Rain comes, a necessary gift to the land, cleansing and refreshing and offering excuses to curl up on the couch with a book and a cat.

Necessary, yes. But sometimes it’s sad. Like today. 

Today the rain is sad because I am sad. 

I don’t know why I’m sad. Nothing’s wrong. I’m just empty inside, or too full, I’m not sure. I just know I’m not OK.

I don’t feel like I have permission to not be OK. My life is so easy. So full of privileges. I’m loved. I’m supported. I’m healthy. I have the time and the means to sit in a coffee shop with a Hotty Scotty latte and watch the rain and type about my feelings. 

People I love are fighting really, really big life battles. They deserve to be sad, and scared, and angry. It feels wrong for me to claim those feelings when my load is so much easier to carry.

I have no reason to be sad. I don’t deserve to be sad.

But I am.

The rain will let up, and I’ll be fine tomorrow, or even later today. For now, though, I’ve got a knot in my heart, and I’m struggling.

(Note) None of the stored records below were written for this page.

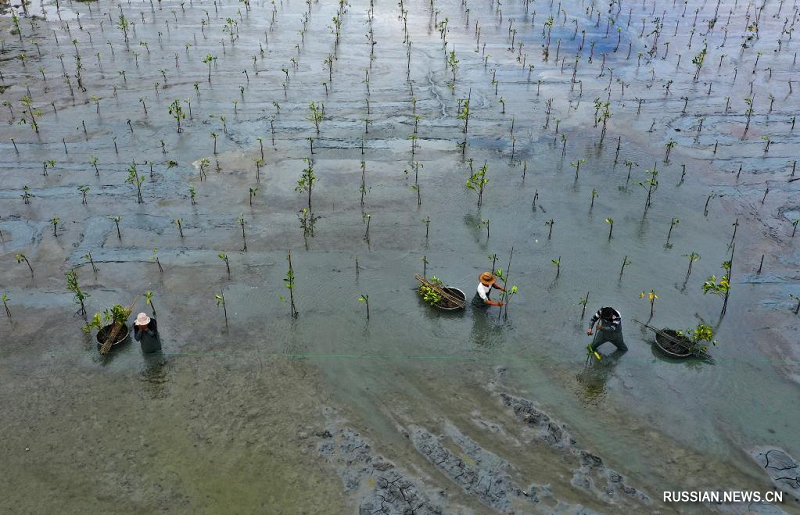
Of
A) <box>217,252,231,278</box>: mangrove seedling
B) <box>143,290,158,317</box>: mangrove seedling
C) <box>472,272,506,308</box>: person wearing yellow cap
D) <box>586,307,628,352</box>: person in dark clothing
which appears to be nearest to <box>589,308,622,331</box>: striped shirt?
<box>586,307,628,352</box>: person in dark clothing

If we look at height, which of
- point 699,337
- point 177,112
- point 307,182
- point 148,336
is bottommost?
point 148,336

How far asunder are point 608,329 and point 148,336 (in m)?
6.01

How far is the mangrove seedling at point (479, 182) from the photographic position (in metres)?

I’ve been avoiding writing blog posts lately to put more of my writing energies into the book I want to write. I needed to write this post today because I needed somewhere to put my sadness. But I also wanted to write it because I suspect a lot of people walk around in the rain, feeling feelings they think it’s not OK to have. 

And maybe it’ll help someone else to know that I’m sad, too.

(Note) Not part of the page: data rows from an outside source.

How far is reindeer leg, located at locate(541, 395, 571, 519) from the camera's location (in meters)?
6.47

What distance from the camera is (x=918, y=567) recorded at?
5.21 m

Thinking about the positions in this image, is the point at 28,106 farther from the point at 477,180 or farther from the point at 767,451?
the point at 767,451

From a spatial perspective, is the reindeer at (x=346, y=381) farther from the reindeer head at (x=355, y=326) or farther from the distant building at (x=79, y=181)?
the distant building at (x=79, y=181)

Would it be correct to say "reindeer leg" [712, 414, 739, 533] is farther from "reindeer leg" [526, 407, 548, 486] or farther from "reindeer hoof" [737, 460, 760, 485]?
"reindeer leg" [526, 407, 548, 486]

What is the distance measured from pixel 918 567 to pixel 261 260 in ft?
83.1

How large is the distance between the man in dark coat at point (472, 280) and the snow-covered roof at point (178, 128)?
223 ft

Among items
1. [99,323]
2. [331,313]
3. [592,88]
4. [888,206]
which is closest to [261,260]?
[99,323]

A few months ago, on a day when my cancer treatments hung especially heavy on my shoulders, I ordered a hot drink at a coffee shop that employs and raises money for women facing huge life obstacles. The woman at the counter saw sadness on my face as she took my order. She asked if she could pray for me. I nodded. She called together the other workers, and we stood in a close circle and she asked God to carry and comfort me, whatever my needs may be.

When I needed a place of peace today, a place where it was OK to feel sad even though it’s not OK to feel sad, I knew where to come.

Today’s barista is new, you can tell. She wasn’t sure what buttons to push and took my order with a nervous giggle. I wonder what her story is. What hurt she’s gone through. Whether she was sad when she came to work this morning.

What I do know is that, whatever her past, she’s helping to create a safe space for me, in this place where people understand that sometimes people are sad, and that sometimes the rain comes, and you have to just let it come.

I started therapy recently. You’re not supposed to tell people that, I hear my inner voice say. But I want to be healthier emotionally ― even though I’m super scared about the hard work it might take to get there ― and there’s no shame in that. I hope it helps me be stronger, strong enough to help other people be stronger, too.

Everyone gets sad, and the rain lets up, and they get happy again. If you’re sad today, you’re not alone.

And if you’re not sad today, know that someone around you might need you to be a coffee shop in the rain.